# INSTRUCTIONS TO FOLLOW
Write out the data word for word, starting at the line that contains "As seen in this" and ending at the last line of the data.

# SOURCE DATA
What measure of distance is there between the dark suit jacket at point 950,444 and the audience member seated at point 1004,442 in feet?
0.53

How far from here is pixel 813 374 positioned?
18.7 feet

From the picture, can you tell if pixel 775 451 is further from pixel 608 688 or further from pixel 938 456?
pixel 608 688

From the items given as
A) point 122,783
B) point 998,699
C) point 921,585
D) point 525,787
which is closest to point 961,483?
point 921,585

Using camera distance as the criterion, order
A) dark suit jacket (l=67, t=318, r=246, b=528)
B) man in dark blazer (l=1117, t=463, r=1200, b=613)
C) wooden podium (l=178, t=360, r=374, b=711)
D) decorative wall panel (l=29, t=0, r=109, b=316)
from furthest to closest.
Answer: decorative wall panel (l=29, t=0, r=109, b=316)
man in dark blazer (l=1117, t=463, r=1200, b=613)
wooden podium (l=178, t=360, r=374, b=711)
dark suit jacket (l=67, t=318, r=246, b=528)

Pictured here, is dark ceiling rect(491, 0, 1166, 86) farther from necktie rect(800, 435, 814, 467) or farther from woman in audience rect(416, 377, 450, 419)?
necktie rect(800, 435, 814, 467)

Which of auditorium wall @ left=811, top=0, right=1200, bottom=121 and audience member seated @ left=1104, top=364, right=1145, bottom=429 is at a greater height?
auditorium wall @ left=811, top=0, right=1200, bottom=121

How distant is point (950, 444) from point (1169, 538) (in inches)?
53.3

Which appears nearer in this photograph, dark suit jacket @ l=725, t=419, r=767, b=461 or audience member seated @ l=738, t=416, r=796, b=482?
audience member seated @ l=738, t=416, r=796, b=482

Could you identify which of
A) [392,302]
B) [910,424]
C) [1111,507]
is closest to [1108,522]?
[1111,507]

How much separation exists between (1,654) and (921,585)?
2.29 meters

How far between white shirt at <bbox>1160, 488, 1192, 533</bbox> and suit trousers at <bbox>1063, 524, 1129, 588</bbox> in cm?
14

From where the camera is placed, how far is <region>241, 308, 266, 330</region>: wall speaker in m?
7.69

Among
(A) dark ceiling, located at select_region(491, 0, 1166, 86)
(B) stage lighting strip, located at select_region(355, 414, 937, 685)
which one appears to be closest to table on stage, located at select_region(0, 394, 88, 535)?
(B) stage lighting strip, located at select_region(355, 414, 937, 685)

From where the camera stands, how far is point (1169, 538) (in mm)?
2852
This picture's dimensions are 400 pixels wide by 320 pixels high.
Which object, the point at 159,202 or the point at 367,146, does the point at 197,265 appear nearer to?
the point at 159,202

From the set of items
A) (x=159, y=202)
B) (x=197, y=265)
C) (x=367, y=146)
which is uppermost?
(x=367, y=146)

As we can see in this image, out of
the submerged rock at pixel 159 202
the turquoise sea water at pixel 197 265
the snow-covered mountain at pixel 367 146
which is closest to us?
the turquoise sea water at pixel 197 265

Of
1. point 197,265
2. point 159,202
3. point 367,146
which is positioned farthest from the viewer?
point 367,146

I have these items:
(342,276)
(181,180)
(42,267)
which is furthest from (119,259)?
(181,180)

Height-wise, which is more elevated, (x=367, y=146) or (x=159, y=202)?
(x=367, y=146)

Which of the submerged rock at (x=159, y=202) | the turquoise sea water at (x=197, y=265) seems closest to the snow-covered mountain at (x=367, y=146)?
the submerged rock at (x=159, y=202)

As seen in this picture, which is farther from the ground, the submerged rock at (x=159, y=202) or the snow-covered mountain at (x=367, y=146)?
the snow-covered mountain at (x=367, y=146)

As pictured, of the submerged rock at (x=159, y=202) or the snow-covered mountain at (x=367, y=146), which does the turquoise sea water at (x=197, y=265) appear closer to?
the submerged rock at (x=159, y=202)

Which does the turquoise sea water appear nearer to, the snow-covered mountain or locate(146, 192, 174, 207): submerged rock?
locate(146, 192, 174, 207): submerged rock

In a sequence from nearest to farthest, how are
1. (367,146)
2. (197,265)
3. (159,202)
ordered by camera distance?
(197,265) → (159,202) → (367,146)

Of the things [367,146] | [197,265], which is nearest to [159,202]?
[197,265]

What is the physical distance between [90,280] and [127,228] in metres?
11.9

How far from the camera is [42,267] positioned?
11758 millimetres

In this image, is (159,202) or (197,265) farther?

# EXERCISE RESULT
As seen in this picture, which is farther from the ground, the submerged rock at (x=159, y=202) or the snow-covered mountain at (x=367, y=146)?
the snow-covered mountain at (x=367, y=146)

As pictured, of the submerged rock at (x=159, y=202) or the snow-covered mountain at (x=367, y=146), which does the turquoise sea water at (x=197, y=265) appear closer to?
the submerged rock at (x=159, y=202)

Which does the turquoise sea water appear nearer to, the snow-covered mountain or locate(146, 192, 174, 207): submerged rock?
locate(146, 192, 174, 207): submerged rock

In a sequence from nearest to farthest, how are
1. (367,146)
2. (197,265)
3. (159,202)
ordered by camera distance?
(197,265) → (159,202) → (367,146)

Of the things [367,146] | [197,265], which is nearest to [159,202]?
[197,265]

What is the physical distance between [90,280] and [127,228] in metres?
11.9

How far from the camera is [42,267] positioned?
11758 millimetres

In this image, is (159,202) or (197,265) farther?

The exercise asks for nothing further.